A sampling distribution of the mean is a distribution of the mean from numerous samples of the sample size. This distribution has mean \(\mu_{\overline{x}}\) and a standard error (i.e. the standard deviation of the sample means) \(\sigma_{\overline{x}}\text{.}\)
There are three important properties that describe the distribution of sample means:
  1. The sampling distribution of the mean of a random variable drawn from any population is approximately normal for sufficiently large sample size.

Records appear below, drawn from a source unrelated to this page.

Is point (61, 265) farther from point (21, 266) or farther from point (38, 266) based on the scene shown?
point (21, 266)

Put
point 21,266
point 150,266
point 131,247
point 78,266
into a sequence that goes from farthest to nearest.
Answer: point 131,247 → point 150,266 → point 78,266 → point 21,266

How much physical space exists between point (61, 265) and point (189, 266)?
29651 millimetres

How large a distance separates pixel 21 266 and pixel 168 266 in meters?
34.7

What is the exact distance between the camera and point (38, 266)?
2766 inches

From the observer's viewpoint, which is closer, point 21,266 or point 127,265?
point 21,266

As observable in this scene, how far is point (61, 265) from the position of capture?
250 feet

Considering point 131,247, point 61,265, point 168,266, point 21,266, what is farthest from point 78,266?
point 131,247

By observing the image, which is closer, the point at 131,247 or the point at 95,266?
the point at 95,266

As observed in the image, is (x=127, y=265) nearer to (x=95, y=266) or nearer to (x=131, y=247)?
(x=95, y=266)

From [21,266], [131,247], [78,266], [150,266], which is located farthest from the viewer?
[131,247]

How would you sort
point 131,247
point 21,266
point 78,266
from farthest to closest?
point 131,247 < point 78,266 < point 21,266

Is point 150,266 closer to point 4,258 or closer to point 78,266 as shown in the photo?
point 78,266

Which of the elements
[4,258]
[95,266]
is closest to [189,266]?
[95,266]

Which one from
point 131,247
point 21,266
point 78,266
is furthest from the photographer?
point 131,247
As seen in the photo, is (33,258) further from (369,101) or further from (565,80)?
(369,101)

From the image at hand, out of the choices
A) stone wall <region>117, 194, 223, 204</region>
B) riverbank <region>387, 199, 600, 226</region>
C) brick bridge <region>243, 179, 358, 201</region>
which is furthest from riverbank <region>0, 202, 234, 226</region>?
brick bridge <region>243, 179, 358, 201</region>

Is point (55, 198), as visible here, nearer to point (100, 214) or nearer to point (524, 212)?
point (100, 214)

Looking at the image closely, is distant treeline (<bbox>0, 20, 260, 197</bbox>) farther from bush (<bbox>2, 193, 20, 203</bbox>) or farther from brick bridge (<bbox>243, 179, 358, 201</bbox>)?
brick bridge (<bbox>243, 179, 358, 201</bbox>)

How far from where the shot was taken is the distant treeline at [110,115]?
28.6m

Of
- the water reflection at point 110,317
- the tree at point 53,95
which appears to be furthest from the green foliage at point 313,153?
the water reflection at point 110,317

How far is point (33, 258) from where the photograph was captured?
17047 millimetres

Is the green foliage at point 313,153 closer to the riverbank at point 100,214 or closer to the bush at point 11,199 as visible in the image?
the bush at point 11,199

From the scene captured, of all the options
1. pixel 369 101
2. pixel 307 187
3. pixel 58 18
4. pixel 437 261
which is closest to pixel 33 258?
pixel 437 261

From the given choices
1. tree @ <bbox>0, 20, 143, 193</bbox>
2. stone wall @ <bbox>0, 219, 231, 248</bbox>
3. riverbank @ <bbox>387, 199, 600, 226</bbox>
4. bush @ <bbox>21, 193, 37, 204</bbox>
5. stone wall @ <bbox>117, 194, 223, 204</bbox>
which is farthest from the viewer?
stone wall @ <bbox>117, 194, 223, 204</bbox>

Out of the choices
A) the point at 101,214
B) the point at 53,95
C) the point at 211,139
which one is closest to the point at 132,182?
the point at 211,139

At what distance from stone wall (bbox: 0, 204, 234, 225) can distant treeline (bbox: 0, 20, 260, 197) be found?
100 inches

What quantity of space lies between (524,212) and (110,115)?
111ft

The larger the sample size, the more closely the sample distribution resembles a normal distribution.
  2. The mean of the sample means will be the same as the population mean; that is,
    \begin{equation*} \mu_{\overline{x}}=\mu\text{.} \end{equation*}
  3. The standard deviation of the sample means will be smaller than the standard deviation of the population; specifically,
    \begin{equation*} \sigma_{\overline{x}}=\frac{\sigma}{\sqrt{n}}. \end{equation*}

Exercise 8.1.5.

(Donnelly 7.7)
For a population with a mean equal to 250 and a standard deviation equal to 25, calculate the standard error of the mean for the following sample sizes.

(a)

20
Answer.
\(\sigma_{\overline{x}}=\frac{25}{\sqrt{20}}\approx 5.590\)

(b)

50
Answer.
\(\sigma_{\overline{x}}=\frac{25}{\sqrt{50}}\approx 3.536\)

(c)

80
Answer.
\(\sigma_{\overline{x}}=\frac{25}{\sqrt{80}}\approx 2.795\)

Exercise 8.1.6.

    What can you conclude about the standard error as the sample size increases?
  • As the sample size increases, standard error decreases
  • As the sample size increases, standard error increases.
  • As the sample size increases, standard error stays the same.
  • As the sample size increases, the standard error might increase, decrease, or stay the same.